Less Risk Of Permanent Damage - Arthroscopic surgery is performed on other parts of the body as well, with the knee joint being one of the areas where this type of surgery is fairly common. Athletes in particular are grateful when this type of surgery is an option, as conventional surgery on a knee, ankle, or wrist carries a higher risk of the injury and subsequent surgery resulting in the culmination of an athletic career.

The ankle joint is usually the target for ankle arthroscopy. Part of the surgical procedure involves feeding fluid under high pressure into the ankle joint to distend it so that work on the joint can proceed. The area occupied by the ankle joint is quite small, making a surgical procedure difficult unless the joint is distended somewhat.

Candidates For Ankle Arthroscopy - Ankle arthroscopy is often the method employed to resolve problems associated with arthritis in the ankle joint. It is also effective in resolving structural issues which may be causing instability in the ankle, and is usually the procedure of choice when the ankle is injured as the result of kicking either a ball or a hard object. Bits of bone or cartilage due to injuries such as sprains and fractures can effectively be dealt with using arthroscopic surgery.
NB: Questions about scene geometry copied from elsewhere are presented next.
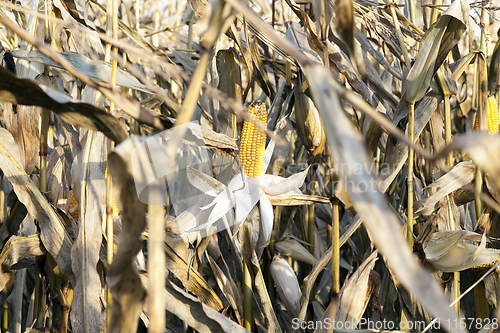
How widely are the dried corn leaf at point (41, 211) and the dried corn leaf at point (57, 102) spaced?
2.58 feet

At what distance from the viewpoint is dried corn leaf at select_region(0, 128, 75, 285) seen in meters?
1.36

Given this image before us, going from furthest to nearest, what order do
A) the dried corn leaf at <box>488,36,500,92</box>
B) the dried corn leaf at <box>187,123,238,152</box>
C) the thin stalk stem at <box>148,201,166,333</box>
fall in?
the dried corn leaf at <box>488,36,500,92</box>, the dried corn leaf at <box>187,123,238,152</box>, the thin stalk stem at <box>148,201,166,333</box>

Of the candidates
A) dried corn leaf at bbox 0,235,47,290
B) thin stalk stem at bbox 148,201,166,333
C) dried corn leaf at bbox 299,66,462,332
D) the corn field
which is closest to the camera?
dried corn leaf at bbox 299,66,462,332

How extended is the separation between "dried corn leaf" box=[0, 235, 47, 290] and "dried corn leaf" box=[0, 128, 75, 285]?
7 centimetres

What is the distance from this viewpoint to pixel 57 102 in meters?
0.68

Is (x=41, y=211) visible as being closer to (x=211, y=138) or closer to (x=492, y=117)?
(x=211, y=138)

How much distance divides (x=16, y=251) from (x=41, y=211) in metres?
0.18

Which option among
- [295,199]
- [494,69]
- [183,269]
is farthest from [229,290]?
[494,69]

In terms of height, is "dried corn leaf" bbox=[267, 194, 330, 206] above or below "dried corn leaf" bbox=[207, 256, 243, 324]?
above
Other disorders that lend themselves to this type of surgery are diseases of the synovium, soft tissue within the ankle joint which produces the synovial fluid that nourishes cartilage and lubricates the joint.
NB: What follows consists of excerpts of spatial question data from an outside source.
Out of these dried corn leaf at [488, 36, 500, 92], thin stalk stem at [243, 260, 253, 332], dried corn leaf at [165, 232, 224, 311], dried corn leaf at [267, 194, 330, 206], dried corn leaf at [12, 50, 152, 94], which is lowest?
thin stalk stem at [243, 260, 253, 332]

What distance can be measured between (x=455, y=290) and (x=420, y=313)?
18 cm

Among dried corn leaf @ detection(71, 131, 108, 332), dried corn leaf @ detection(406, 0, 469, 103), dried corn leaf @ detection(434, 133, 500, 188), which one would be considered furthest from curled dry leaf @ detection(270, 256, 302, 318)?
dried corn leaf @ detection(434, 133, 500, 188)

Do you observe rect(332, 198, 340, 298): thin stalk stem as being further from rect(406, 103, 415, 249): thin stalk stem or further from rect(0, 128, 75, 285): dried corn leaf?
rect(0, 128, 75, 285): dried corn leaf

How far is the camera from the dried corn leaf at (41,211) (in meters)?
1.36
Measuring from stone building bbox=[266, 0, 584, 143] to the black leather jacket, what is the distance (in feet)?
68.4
Sometimes, in the event of an ankle injury such as a bad sprain or a fracture, arthroscopy may be used primarily to examine the ankle and ankle joint to determine what steps need to be taken, whether the condition can be repaired using arthroscopic techniques or whether conventional ankle surgery will be required.

Advantages To The Patient - From the patient's perspective, the advantages of this type of surgery include less recovery pain, as mentioned above, and a hospital stay is rarely required. The patient will spend a few hours in the recovery room following the procedure, and then will be allowed to go home. What the patient can or cannot do will depend upon what the surgery consisted of, in other words what was fixed, but in many cases, the patient can put weight on the ankle within 24 hours following the surgery. In some instances, crutches may be needed for a few days.
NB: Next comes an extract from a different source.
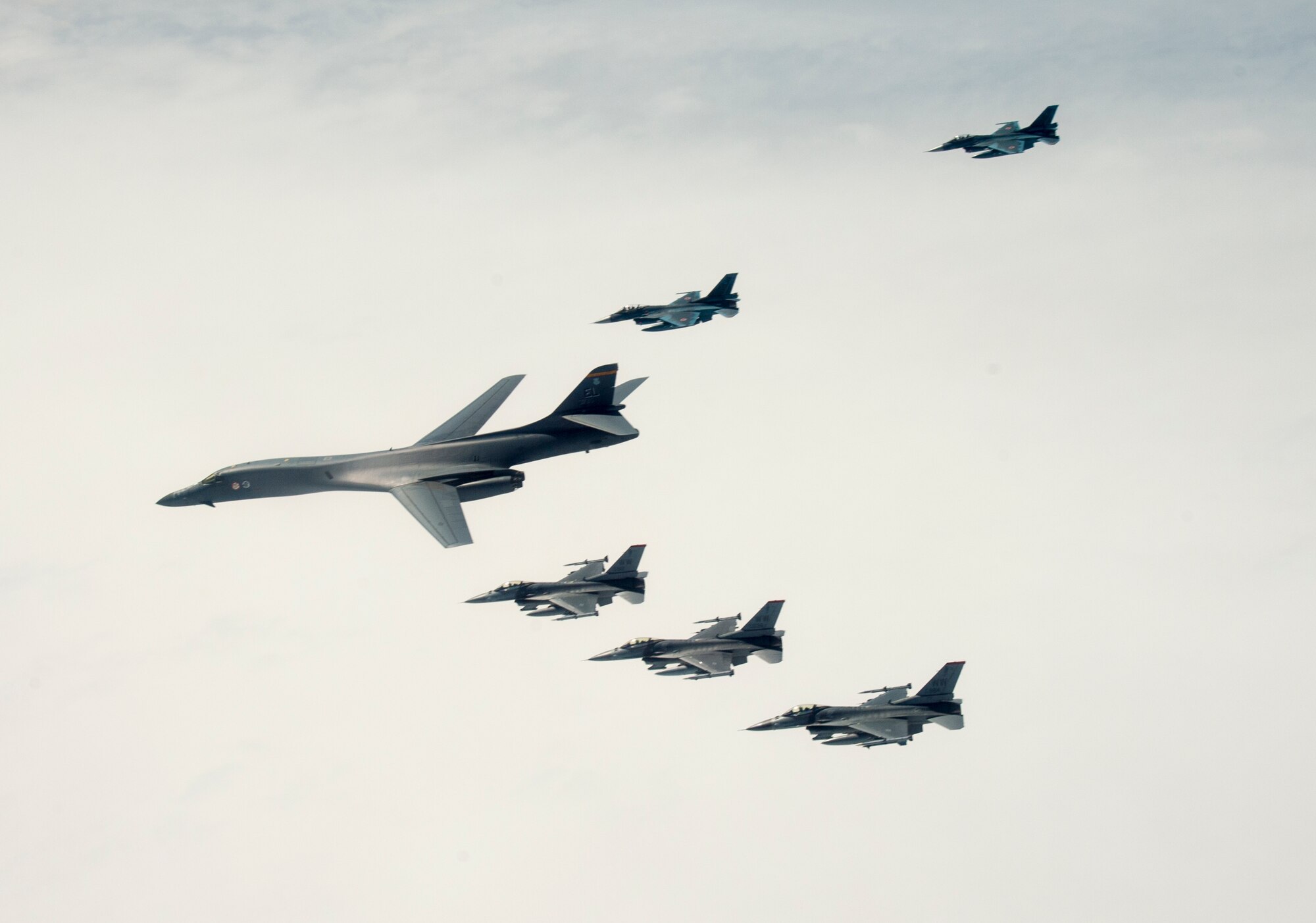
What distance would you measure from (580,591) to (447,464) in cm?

Ankle arthroscopy also means less scarring will take place, although our ankles are one area where small scarring usually isn't a major concern. The incisions are for the most part less than an inch long, and a wound that small when properly closed seldom leaves much in the way of a scar.

The patient may feel some pain, and is usually given pain killers immediately following surgery. The extent and duration of the pain depends upon how much tissue or bone was disturbed during the operation, but the whole point of this type of a procedure is to disturb as little as possible and consequently, the amount of pain tends to be minimal.